Aside from Moussa, the Wafd Party and the National Progressive Unionist Party (Tagammu) – both of which play a role in the front – have been blacklisted by many activists for alleged deal making with Mubarak's NDP during 2005 and 2010 parliamentary polls.

Moussa spokesman and NSF media advisor Ahmed Kamal, for his part, rejected claims of past affiliations between front members and the Mubarak regime. Kamal accused the Strong Egypt Party of practising an "exclusionary discourse" that led to consensus among NSF members to refuse the party's integration into the front.

"We are against the integration of forces that want to impose their own conditions on us," stated Kamal. He added, however, that that any criticism from the front's younger members represented "healthy behaviour," stressing that the front's member-parties were often engaged in discussion with their young cadres.

Mones is not, however, the only young activist who opposes the NSF's alleged flirtations with former regime remnants.

In late November, student members of three of the NSF's founding parties – the Constitution Party, the Socialist Popular Alliance and the Egyptian Popular Current – slammed the front's dealings with Mubarak-era parties and figures.
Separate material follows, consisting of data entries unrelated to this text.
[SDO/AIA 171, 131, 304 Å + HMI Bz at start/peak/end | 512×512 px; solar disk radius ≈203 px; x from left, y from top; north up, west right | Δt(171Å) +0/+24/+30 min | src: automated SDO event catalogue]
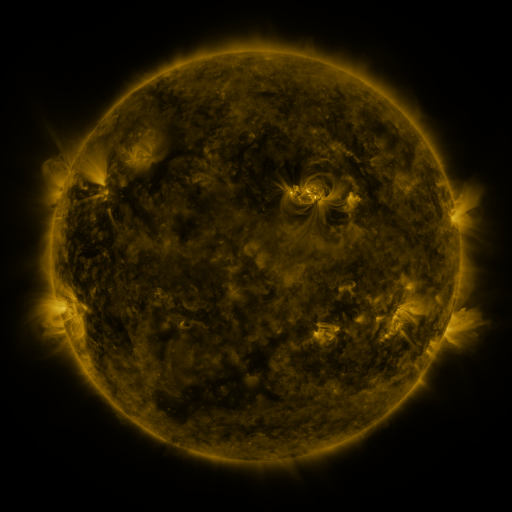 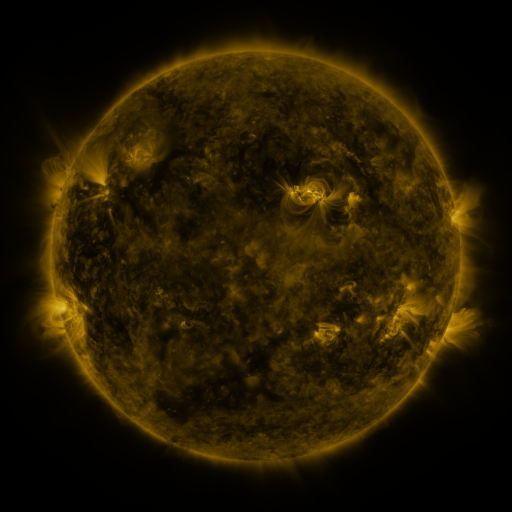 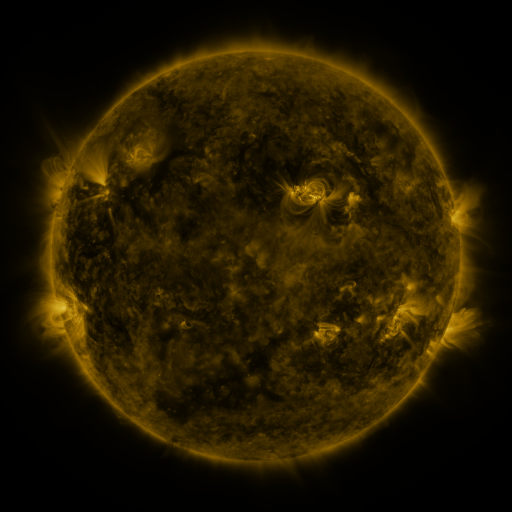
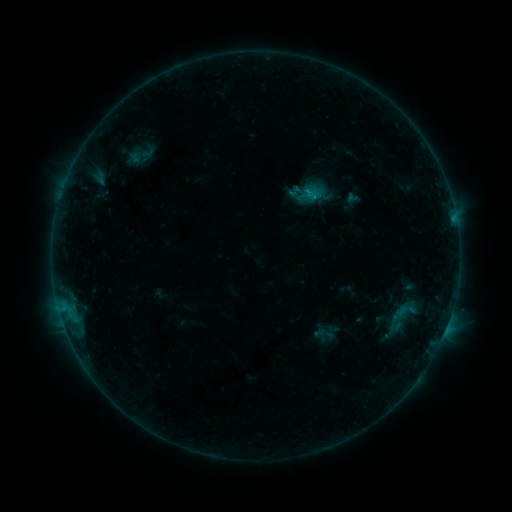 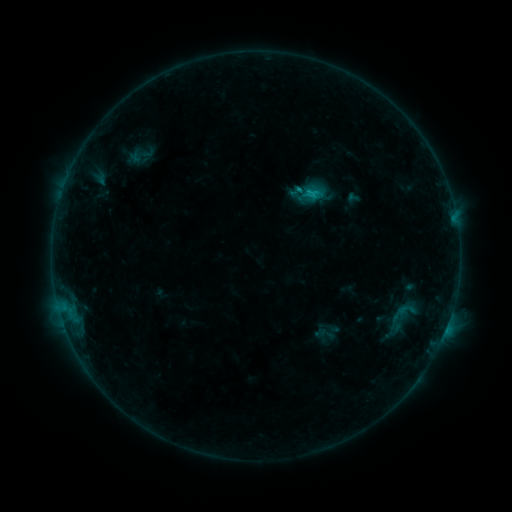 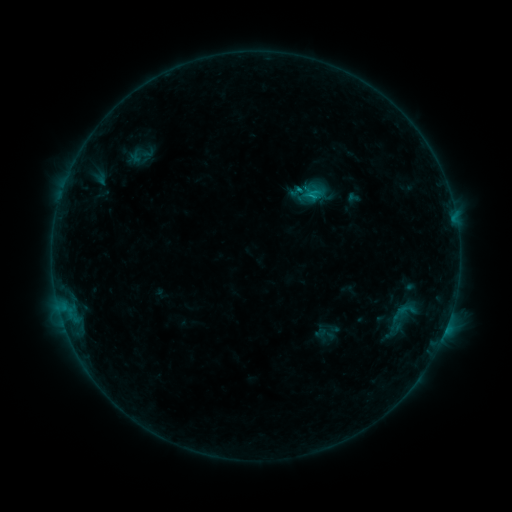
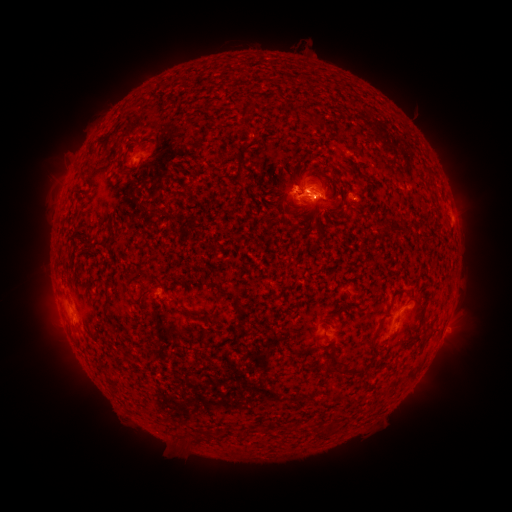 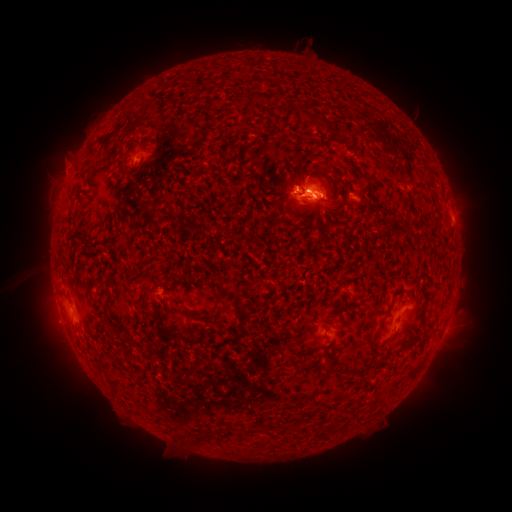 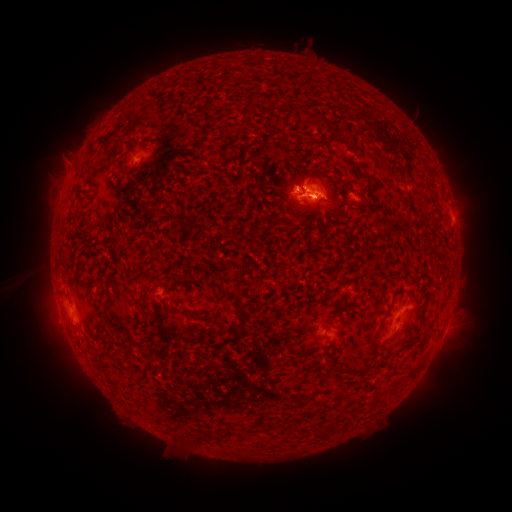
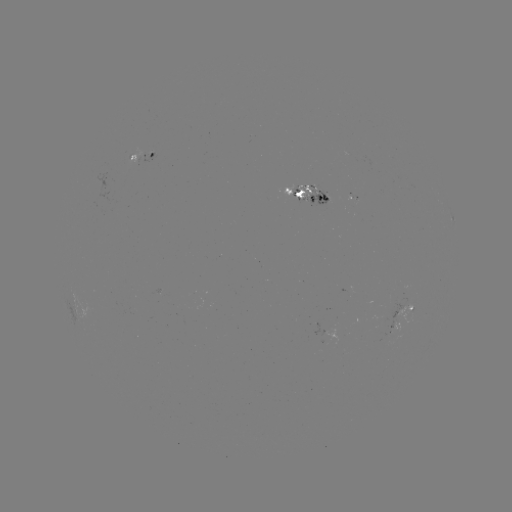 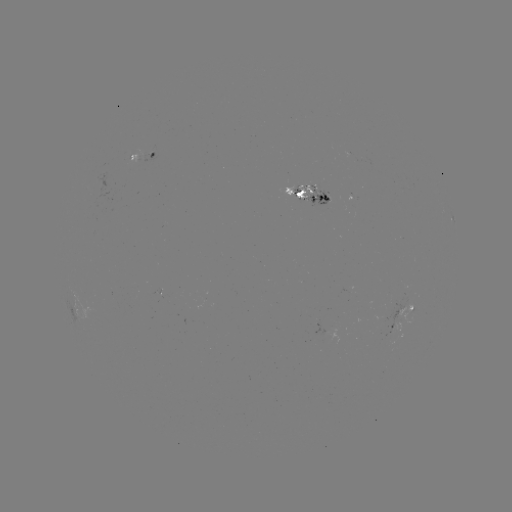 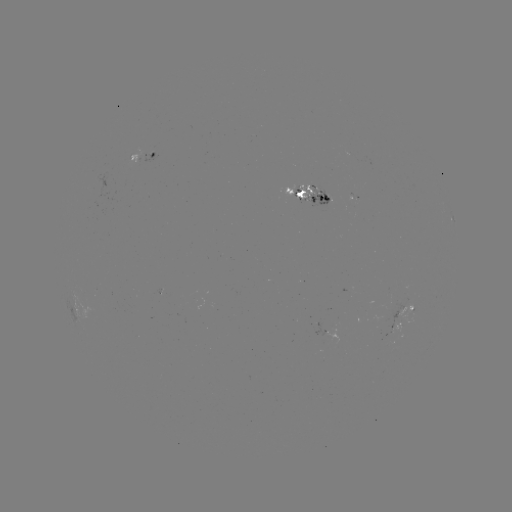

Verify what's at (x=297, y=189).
C1.0 flare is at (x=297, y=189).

"We...refuse to see our party leaders stand side-by-side with remnants of the former regime in the NSF," they declared in a press statement. "Members of the former regime have always been our enemies and enemies of our revolution."

The statement went on to urge the students' respective parties to withdraw from the NSF, which, they argued, "represents an affront the revolution."

While such questions continue to dog the NSF, front members are currently preoccupied with forging an electoral alliance capable of "countering the Muslim Brotherhood's domination" of parliament's lower house, says Daoud.

"Our challenge is to protect the civil and democratic nature of the Egyptian state from the Muslim Brotherhood and other parties who want to impose their points of view on everyone," Daoud explained.

No date has yet been set for Egypt's upcoming parliamentary contest, but recent official statements suggest it will likely be held in April.